Untuk mengungkap pola ini, peneliti menganalisis 1.737 buku dari Project Gutenberg, perpustakaan digital domain publik. Dengan menggunakan analisis sentimen, mereka membagi setiap teks menjadi segmen 10.000 kata dan mengukur nada emosional setiap bagian berdasarkan bahasa. Kata-kata seperti “kemiskinan”, “kematian” dan “hukuman” menurunkan skor emosional sebuah cerita, sementara istilah seperti “cinta”, “kedamaian”, dan “teman” meningkatkannya.
Dengan memetakan perubahan sentimen di ribuan cerita, tim mengidentifikasinya enam pola dasar lintasan emosi. Busur naratif ini, kata mereka, membentuk “bahan penyusun narasi yang kompleks” dan muncul berulang kali dalam karya fiksi klasik dan modern. Enam busur utama adalah:
- Dari kemiskinan hingga kekayaan: peningkatan emosi yang konstan, seperti yang terlihat dalam Alice in Wonderland.
- Mulai dari kekayaan hingga kemiskinan (Tragedi): lintasan menurun yang terus menerus, seperti Romeo dan Juliet.
- Pria di dalam lubang: jatuh diikuti kenaikan.
- Ikarus: kenaikan diikuti penurunan.
- Cinderella: pola naik-turun-naik.
- Oedipus: struktur jatuh-naik-jatuh.
Menariknya, penelitian ini juga menemukan hubungan antara kompleksitas emosional dan popularitas. Berdasarkan data dari unduhan Project Gutenberg, khususnya cerita yang memanfaatkan alur narasi yang lebih rumit pola Cinderella dan Oedipus, cenderung menarik lebih banyak pembaca. Buku-buku yang menggabungkan berbagai alur naratif, seperti rangkaian “Man in the Hole” yang berurutan atau twist Cinderella yang berakhir dengan tragedi, juga menonjol.

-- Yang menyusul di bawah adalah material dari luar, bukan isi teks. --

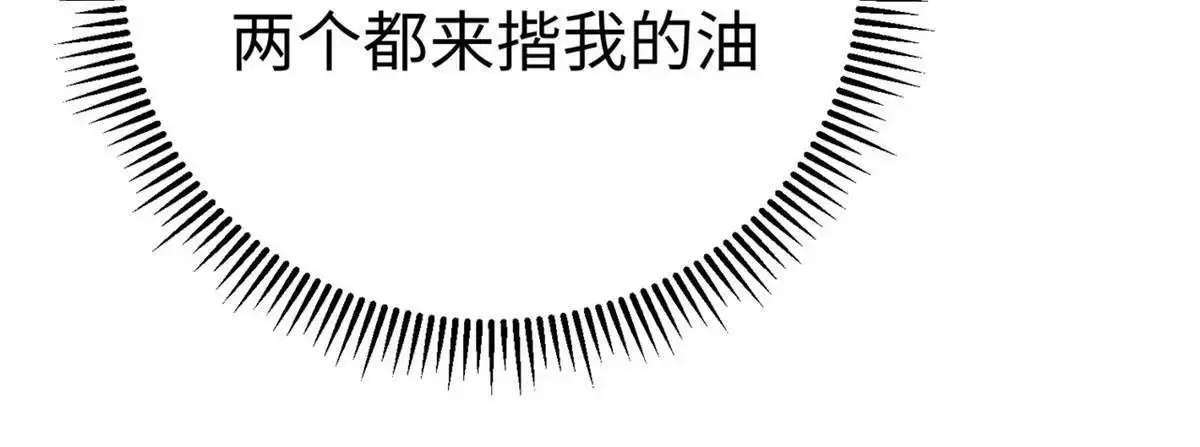 《坐拥星球》43 师傅你都穷成这样啦？ 第42页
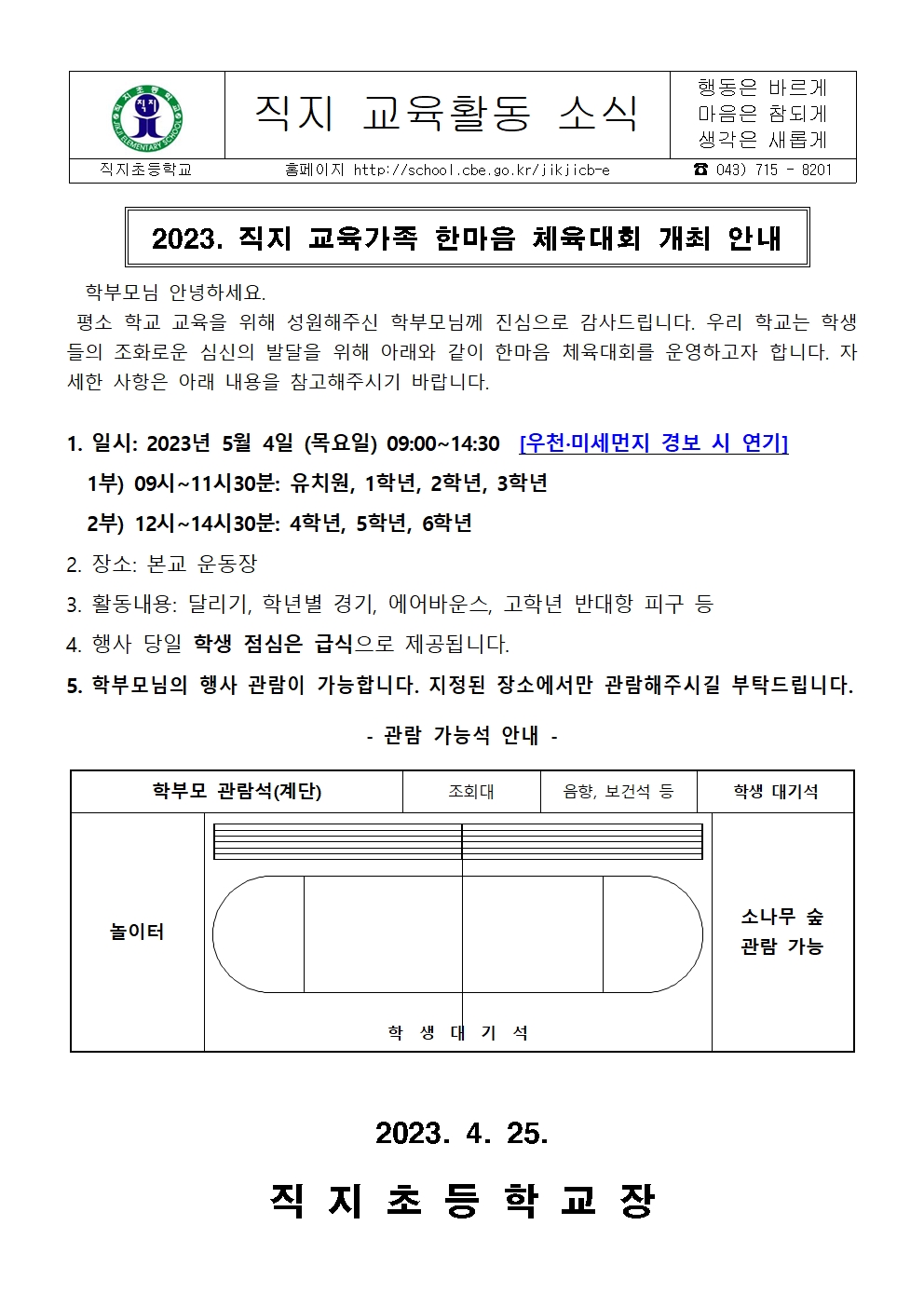 2023. 운동회001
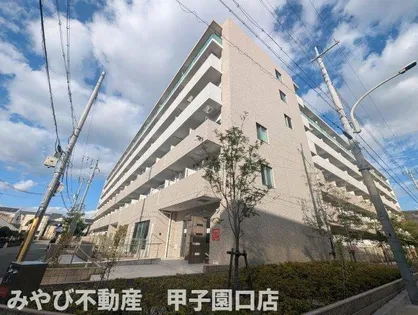 ミルト熊野の画像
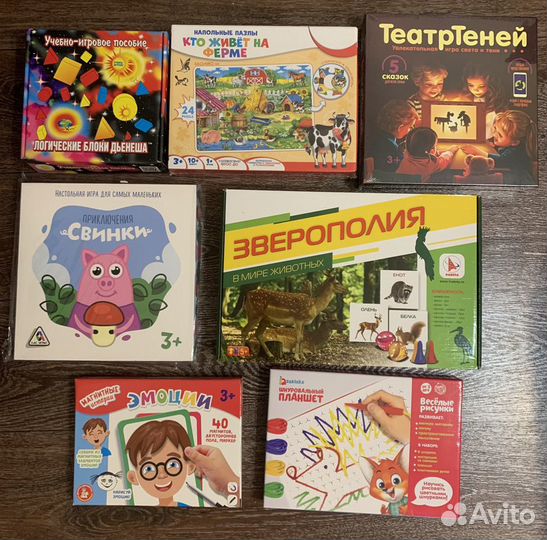 Настольные игры новые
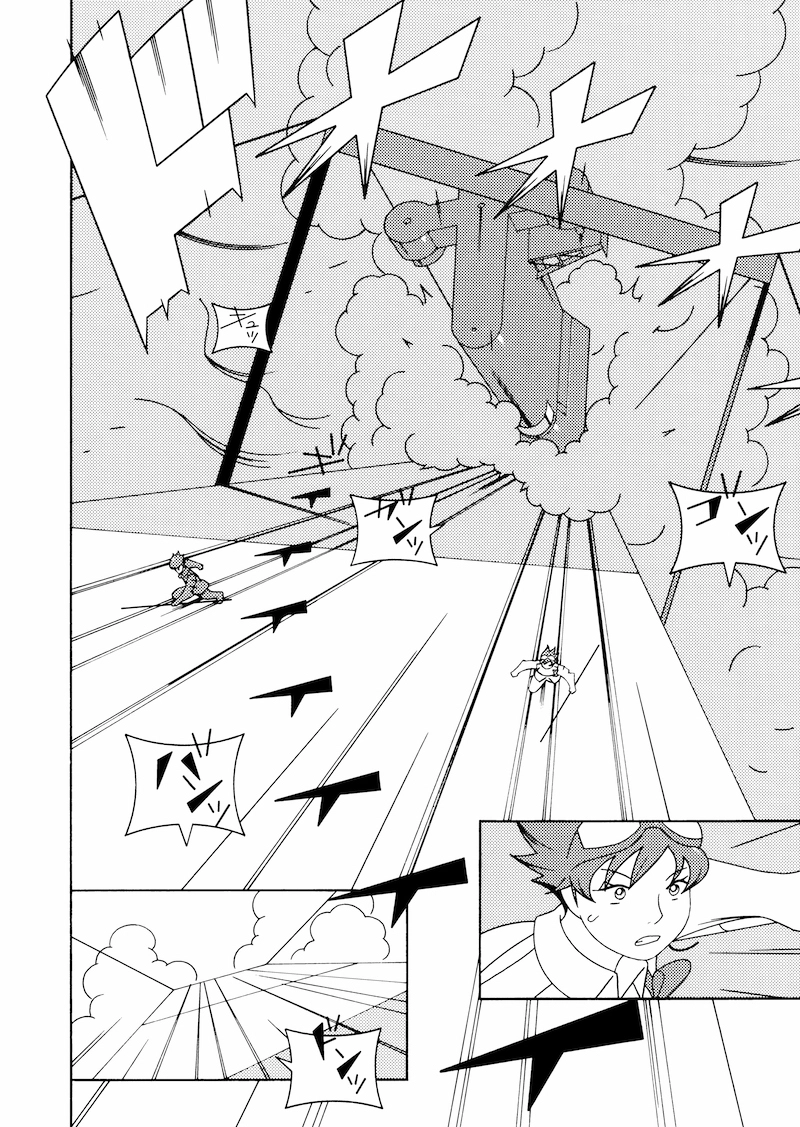 電子書籍配信中！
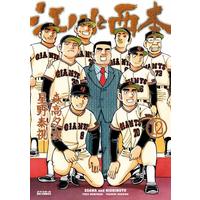 Manga Set Egawa and Nishimoto (Egawa to Nishimoto) (12) (★未完)江川と西本 1～12巻セット)  / Hoshino Yasushi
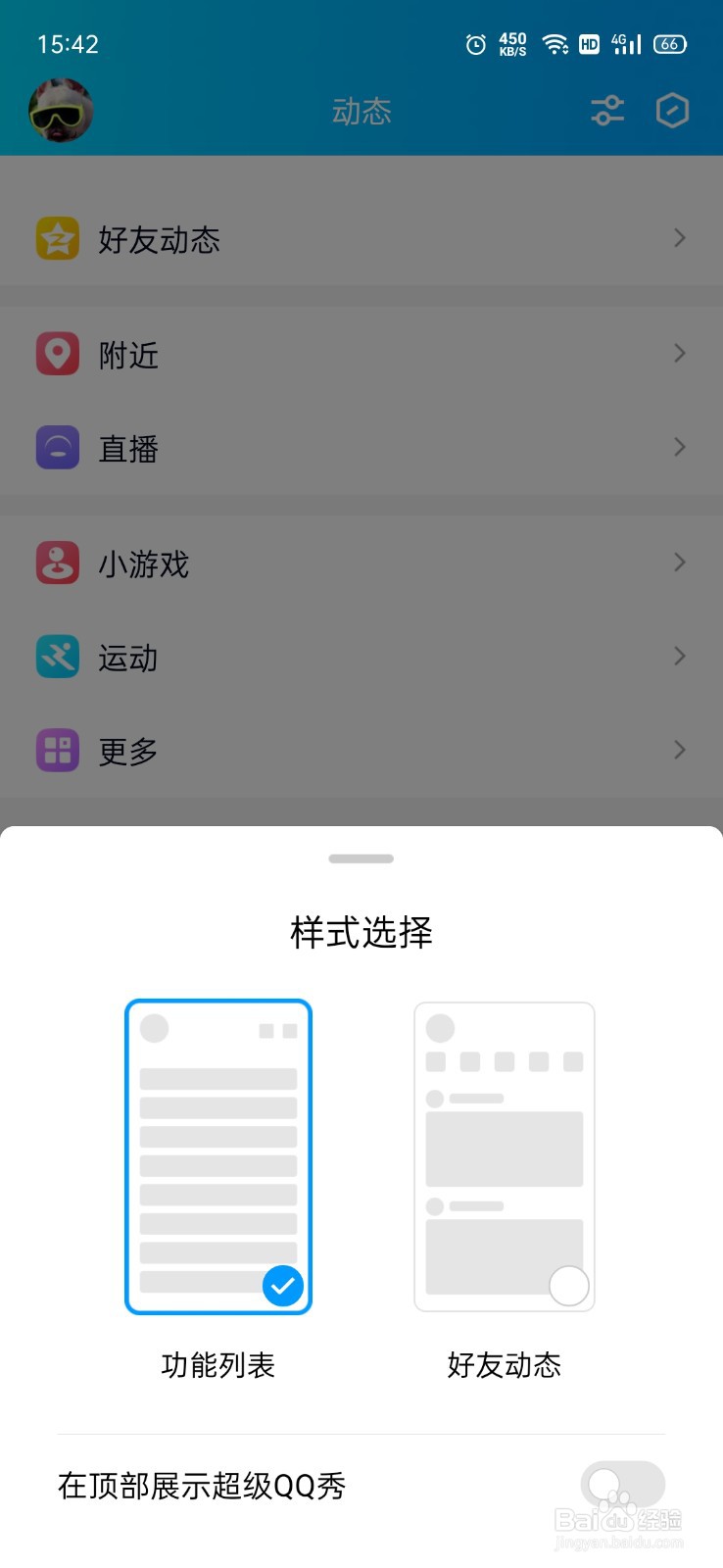 QQ动态超级QQ秀怎么关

Para peneliti menyoroti alur emosional tersebut tidak sama dengan plot. Modelnya berfokus secara eksklusif pada perasaan yang diungkapkan dalam bahasa, dan bukan pada karakter, peristiwa, atau tema. “Lengkungan emosional sebuah cerita tidak memberi kita informasi langsung tentang alur cerita,” penulis mencatat, namun hal ini mengungkapkan pola yang ada di sepanjang narasi.
Meskipun penelitiannya didasarkan pada karya berbahasa Inggris, namun polanya dapat dilihat pada Cerita diproduksi dalam beberapa bahasa lain. Menurut BBCModame Bovary klasik, karya Gustave Flaubert, cocok dengan pola kekayaan hingga miskin. Kisah Itik Jelek, karya Hans Christian Andersen, jauh lebih kompleks dan penuh pasang surut, memadukan dua kisah manusia dalam lubang dalam narasi umum dari miskin hingga kaya.
Bagi mereka yang penasaran mengapa cerita terasa begitu familiar, jawabannya mungkin terletak pada model emosi kuno yang terus membentuk cerita yang kita ceritakan.